[Records provided start]

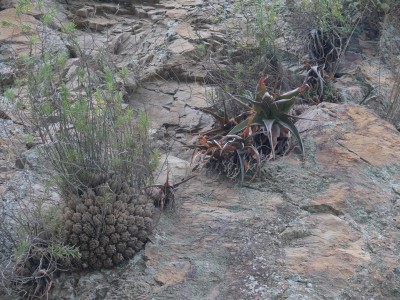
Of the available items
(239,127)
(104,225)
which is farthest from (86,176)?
(239,127)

[Records provided end]

→ **Exercise description**: Put every line of the records above into a numbered list, skipping any blank lines and leaving the pictures out.

→ **Written response**:
1. Of the available items
2. (239,127)
3. (104,225)
4. which is farthest from (86,176)?
5. (239,127)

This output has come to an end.